26 december 2009

Mens en Dier

Nog even en dit jaar is ook weer geschiedenis. Op 31 december om 12.00 uur ’s nachts knallen de champagnekurken en een krankzinnige hoeveelheid vuurwerk om het nieuwe jaar te verwelkomen. Een nieuw jaar zit er niet in voor de tienduizenden, merendeels gezonde, schapen en geiten die zijn of worden afgemaakt als gevolg van een falend beleid met betrekking tot dieren in het algemeen en veeziekten in het bijzonder. Het failliet van de vee-industrie komt steeds duidelijker in beeld! Er zullen, naar ik vrees, nog vele slachtoffers vallen voor de mensheid tot het inzicht komt dat het systeem volkomen is vastgelopen en doorgeslagen.

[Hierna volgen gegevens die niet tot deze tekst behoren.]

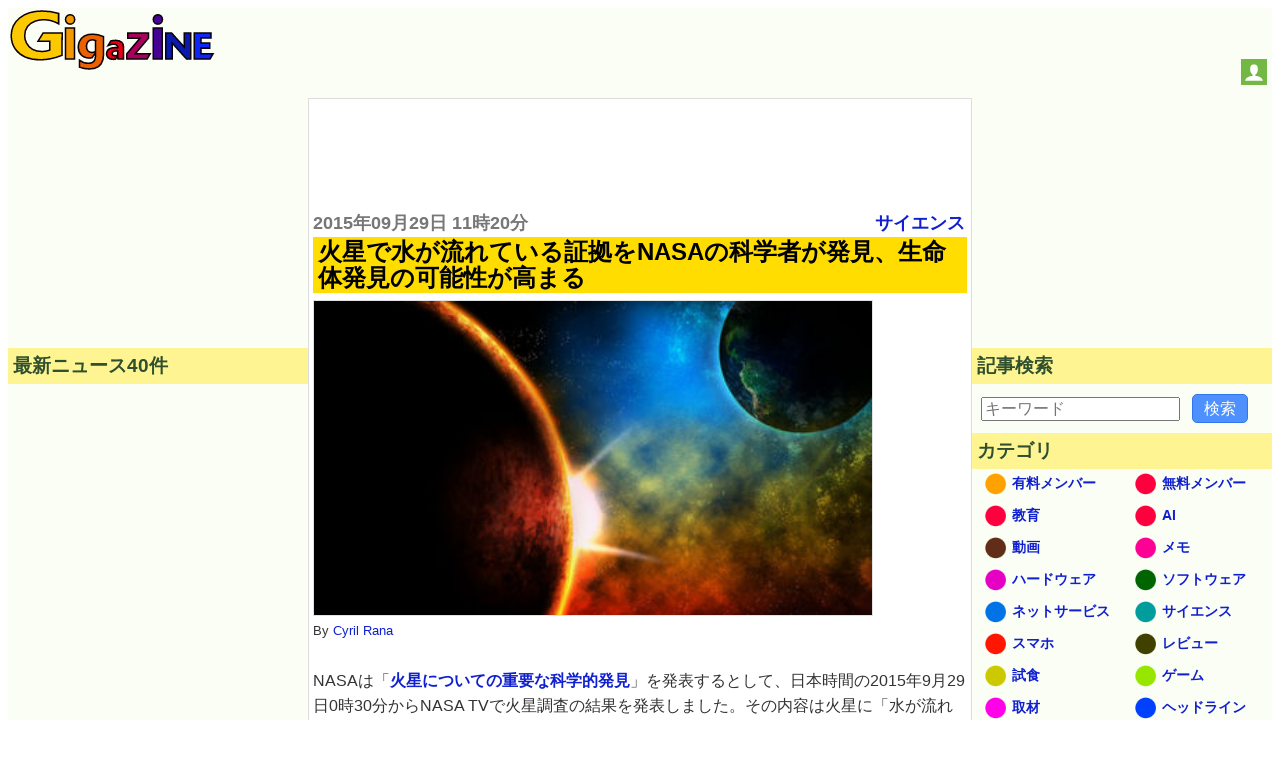

--- FILE ---
content_type: text/html; charset=utf-8
request_url: https://www.google.com/recaptcha/api2/aframe
body_size: 270
content:
<!DOCTYPE HTML><html><head><meta http-equiv="content-type" content="text/html; charset=UTF-8"></head><body><script nonce="IFWTFSGTVBhZEXDpS4PYYg">/** Anti-fraud and anti-abuse applications only. See google.com/recaptcha */ try{var clients={'sodar':'https://pagead2.googlesyndication.com/pagead/sodar?'};window.addEventListener("message",function(a){try{if(a.source===window.parent){var b=JSON.parse(a.data);var c=clients[b['id']];if(c){var d=document.createElement('img');d.src=c+b['params']+'&rc='+(localStorage.getItem("rc::a")?sessionStorage.getItem("rc::b"):"");window.document.body.appendChild(d);sessionStorage.setItem("rc::e",parseInt(sessionStorage.getItem("rc::e")||0)+1);localStorage.setItem("rc::h",'1769613583736');}}}catch(b){}});window.parent.postMessage("_grecaptcha_ready", "*");}catch(b){}</script></body></html>

--- FILE ---
content_type: application/javascript; charset=utf-8
request_url: https://fundingchoicesmessages.google.com/f/AGSKWxW0IhrsqMwm1ecKrnbv58n4sbz-dxjwkW2hYmKsV2QDKxF9sjd0_99q3PH-lpnku6VxzkgoiIRIgelkBW7hoF8bdKmrbN4aDSVgequlJK46Mv0LGBwrmvzZvwdlVWcv0XzxXYTg1UbMtrnFBW8TOCDZGvf_LaGclCwRCTiwDXFRqBtPOHlrQm664N_9/_/defer_ads./adv_hp./adbotright./xpopup.js/adv/adriver
body_size: -1287
content:
window['d5d06fd2-1a18-4485-b0d1-20f75a60004a'] = true;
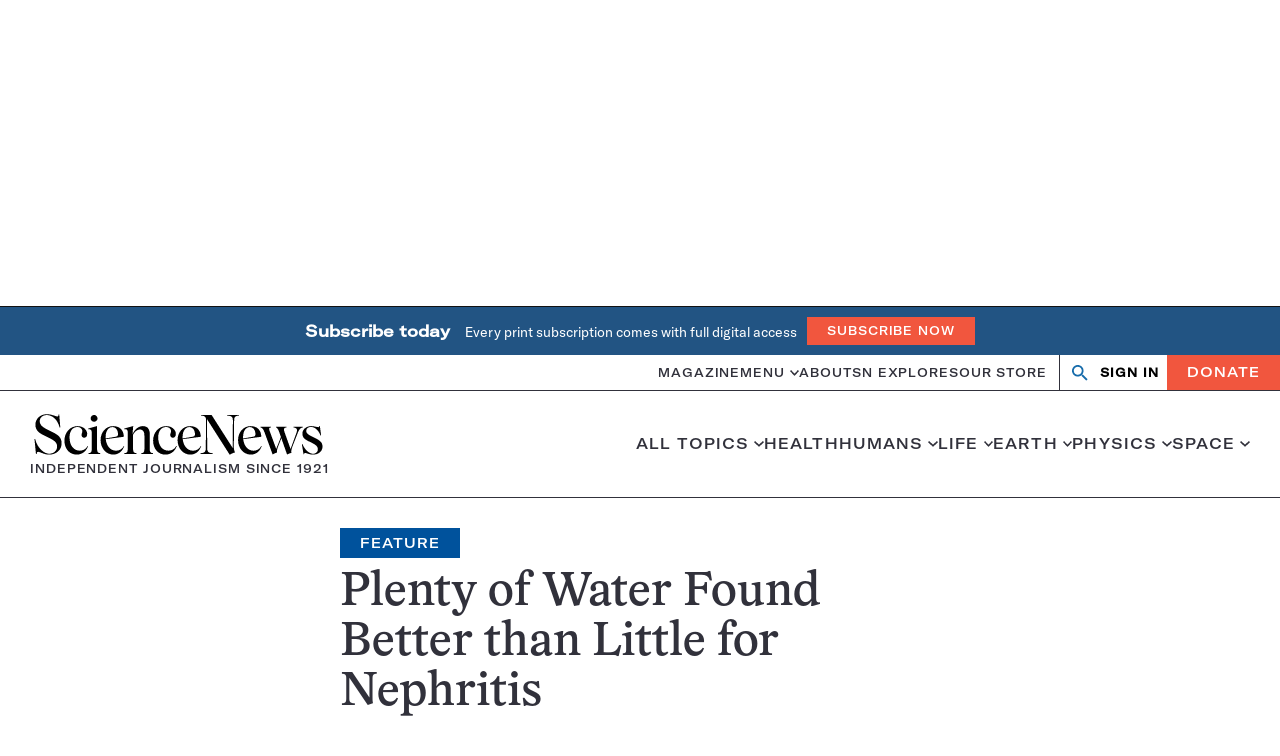

--- FILE ---
content_type: text/html; charset=utf-8
request_url: https://www.google.com/recaptcha/api2/aframe
body_size: 153
content:
<!DOCTYPE HTML><html><head><meta http-equiv="content-type" content="text/html; charset=UTF-8"></head><body><script nonce="ARNxoxM8N6RKIi5zpJOTGg">/** Anti-fraud and anti-abuse applications only. See google.com/recaptcha */ try{var clients={'sodar':'https://pagead2.googlesyndication.com/pagead/sodar?'};window.addEventListener("message",function(a){try{if(a.source===window.parent){var b=JSON.parse(a.data);var c=clients[b['id']];if(c){var d=document.createElement('img');d.src=c+b['params']+'&rc='+(localStorage.getItem("rc::a")?sessionStorage.getItem("rc::b"):"");window.document.body.appendChild(d);sessionStorage.setItem("rc::e",parseInt(sessionStorage.getItem("rc::e")||0)+1);localStorage.setItem("rc::h",'1769815192079');}}}catch(b){}});window.parent.postMessage("_grecaptcha_ready", "*");}catch(b){}</script></body></html>

--- FILE ---
content_type: text/plain;charset=UTF-8
request_url: https://c.pub.network/v2/c
body_size: -113
content:
a6f769df-6152-4a1e-9507-4ce6b8823de8

--- FILE ---
content_type: text/plain;charset=UTF-8
request_url: https://c.pub.network/v2/c
body_size: -265
content:
6bb801e9-9a17-435c-b6f0-051a3e92408c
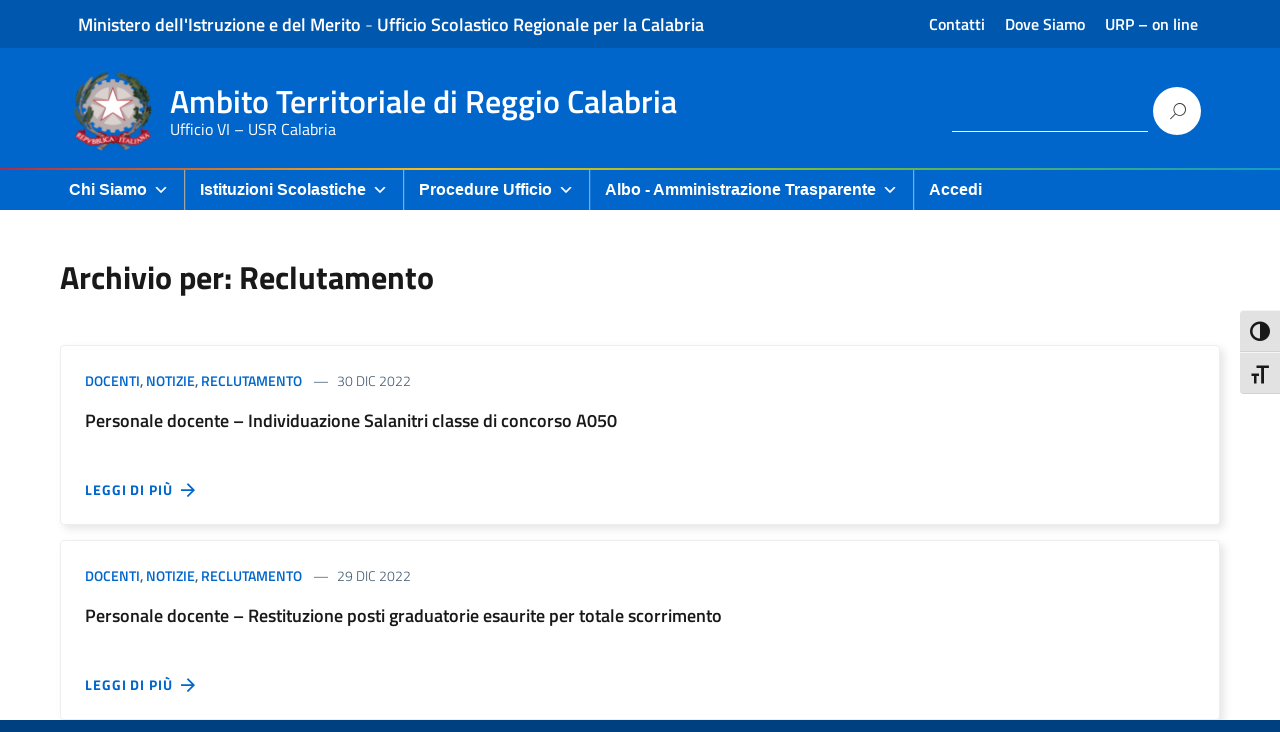

--- FILE ---
content_type: text/css
request_url: https://www.istruzioneatprc.it/wp-content/uploads/so-css/so-css-design-italia.css?ver=1724136972
body_size: -59
content:
/*CSS to add a - between Tags:*/

.cat-post-tax-post_tag a:not(:last-child):after {
  content: " |";
}

/*CSS to add a - between Categories:*/

.cat-post-tax-category a:not(:last-child):after {
  content: " |";
}

--- FILE ---
content_type: text/css
request_url: https://www.istruzioneatprc.it/wp-content/themes/design-italia/lib/block/block-default/block-gallery.css
body_size: -22
content:
.wp-block-gallery .blocks-gallery-image figcaption, 
.wp-block-gallery .blocks-gallery-item figcaption {
	background: rgba(23,50,77,.85);
	padding: 16px 24px;
	font-size: 1rem;
	font-weight: 600;
	text-align: left;
}
.wp-block-gallery.is-cropped .blocks-gallery-image img, 
.wp-block-gallery.is-cropped .blocks-gallery-item img {
	border-radius: 4px;
}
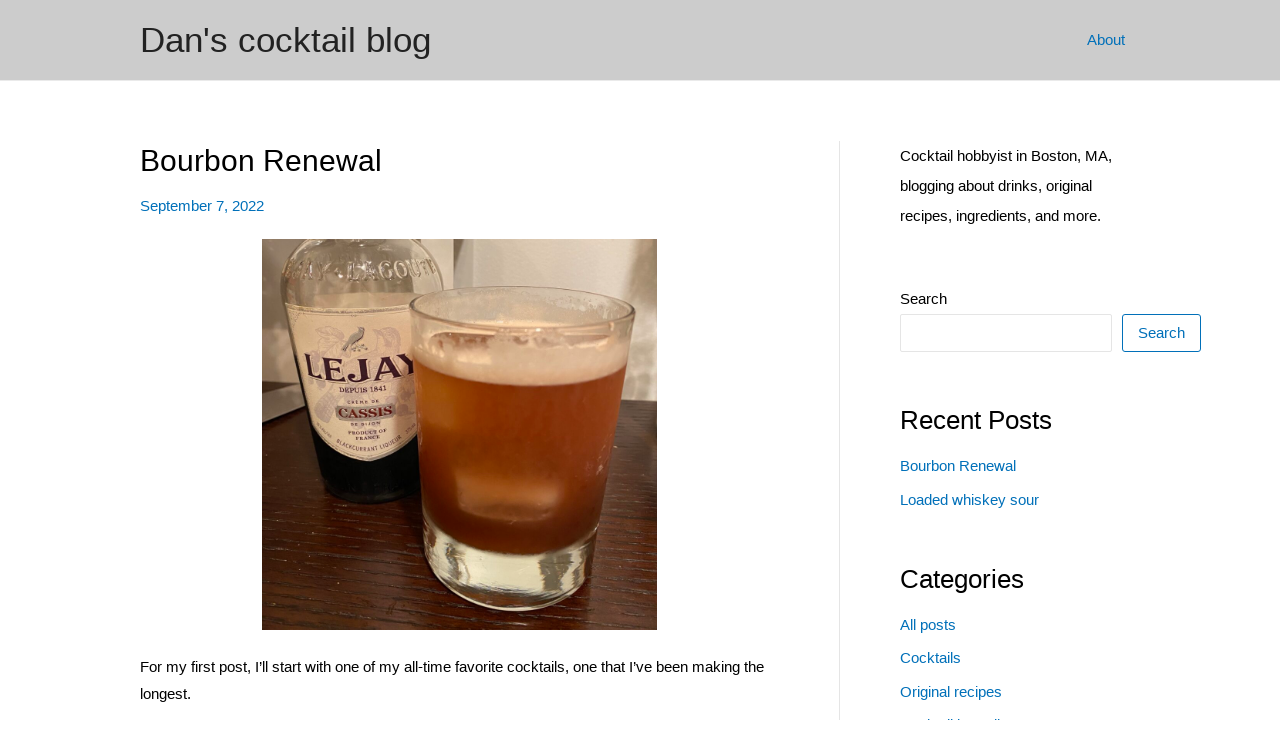

--- FILE ---
content_type: text/css
request_url: https://hermanutix.com/drinks/wp-content/themes/Drinks/style.css?ver=6.9
body_size: 395
content:
/*
Theme Name:  Drinks
Theme URL:   https://hermanutix.com/drinks
Description: Write here theme description.
Author:      herman_utix
Author URL:  https://hermanutix.com
Template:    astra
Version:     1.0.0
*/


abbr, abbr[title] { text-decoration: none; }

.ast-primary-header-bar { background-color: #cccccc; }


@media (min-width: 480px) {
	.post-thumb-img-content {
		width: 61.8%;
		margin: 0 auto;
	}
}

.theme-drinks-block-recipe {
	display: block;
	background-color: #f3f3f3;
	max-width: 600px;
	margin-left: 2em;
}
.theme-drinks-block-recipe-header {
	background-color: #ececec;
	border-bottom: 1px solid #bcbcbc;
	padding: 0.5em 1em;
}
.theme-drinks-block-recipe-header p {
	margin: 0;	
}

.recipe-image-thumbnail {
	float: left;
	margin-right: 1em;
}

.recipe-image-medium {
	display: block;
	margin: .5em auto;
}

.theme-drinks-block-recipe-body {
	padding: 1em 1em;
}
.theme-drinks-block-recipe-body h3 {
	font-size: 1em;
	font-weight: bold;
	margin-bottom: .5em;
}

.entry-content .theme-drinks-recipe-name, .theme-drinks-recipe-desc {
	display: inline;
	font-size: 16px;
	font-weight: bold;
}
.theme-drinks-recipe-desc {
	font-size: 14px;
}
.theme-drinks-recipe-name + .theme-drinks-recipe-desc::before {
	content: '\2022';
	margin-left: 8px;
	margin-right: 8px;
}
.theme-drinks-recipe-desc {
	font-style: italic;
}

.cocktail-info {
	font-size: 14px;
	margin-top: 7px;
	margin-bottom: 0px;
}

.theme-drinks-block-recipe .recipe-ingredients {
	list-style-type: none;
	margin-left: 0;
	padding-left: 0;

}

.theme-drinks-block-recipe .recipe-ingredients li span {
	display: inline-block;
	min-width: 3em;
	
}

.theme-drinks-block-recipe ol {
	margin-left: 0px;
 padding-left: 18px;
}

.theme-drinks-block-recipe-notes { margin-top: 2em; }

.theme-drinks-end-metadata {
	margin-top: 2em;
	font-size: .9em;
}
.theme-drinks-end-metadata p {
	margin-bottom: .3em;
}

Dieren zijn het slachtoffer geworden van de grootheidswaan van de mens die meent straffeloos de eigen belangen te allen tijde te kunnen laten prevaleren. Belangen van andere levende wezens worden daaraan volkomen ondergeschikt gemaakt. De vijfhonderd miljoen(!!) dieren die per jaar in Nederland in de vee-industrie (vroeger bio-industrie genaamd) worden ‘gebruikt’ zijn de treurige slachtoffers van de opvatting dat de ‘dieren er immers voor de mensen zijn’! Net zo min echter als de vrouwen er voor de mannen zijn en de zwarten er voor de blanken zijn – denkbeelden die het ook lang hebben uitgehouden! – zijn de dieren er voor de mensen.
Een dier heeft een eigen – intrinsieke – waarde, die los staat van de waarde voor de mens. Die intrinsieke waarde wordt echter in onze samenleving grotendeels genegeerd, ontkend, gebagatelliseerd en geridiculiseerd. Dat is natuurlijk ook wel handig want stel je voor dat dieren rechten zouden hebben. Bijvoorbeeld het recht om hun natuurlijk, soorteigen gedrag te vertonen, gevrijwaard te zijn van honger dorst, pijn, stress en ander ongerief dat aan het houden van dieren door mensen vast zit. (En dan bedoel ik met ‘het houden van’ niet dat mensen een liefdevolle band met hun (huis)dier hebben). Dat zou het absolute einde van de vee-industrie betekenen. Geen kiloknaller meer of een met belachelijke vleesprijzen stuntende C1000. Geen eieren meer die nog evenveel kosten als in de vijftiger en zestiger jaren, alleen omdat de kippen met tienduizenden op een kluitje, met afgeslepen snavels, als eilegmachine worden gebruikt.
Wat nu met de geiten en schapen gebeurt is wederom een triest dieptepunt in het doorlopende drama van de relatie mens – dier.
Het zal ongetwijfeld het laatste niet zijn. Nu al is Q-koorts geconstateerd bij koeien. Het op elkaar stapelen van dieren in megastallen, fokkerijen, mesterijen en wat dies meer zij, zal tot gevolg hebben dat veel dieren en rot leven lijden, onderhevig zullen blijven aan allerlei gevaarlijke ziekten en die ook onvermijdelijk op de mens zullen blijven overdragen. De MRSA-bacterie is daar ook een goed voorbeeld van. Ongeveer de helft van alle varkenshouders is besmet met deze bacterie die met name voor ouderen, kinderen en mensen met een verminderde weerstand zeer gevaarlijk is. Varkenshouders en hun gezinsleden worden bij ziekenhuisopname daarom uit voorzorg in quarantaine gezet. Al deze ziekten kunnen voorkomen worden dan wel kunnen de effecten er van gedempt worden door de intensieve veehouderij af te schaffen. Dat zal de dieren, de mensen, het klimaat, de natuur en het milieu alleen maar ten goede komen.
Iedereen een gezond, dier- en mensvriendelijk 2010 toegewenst!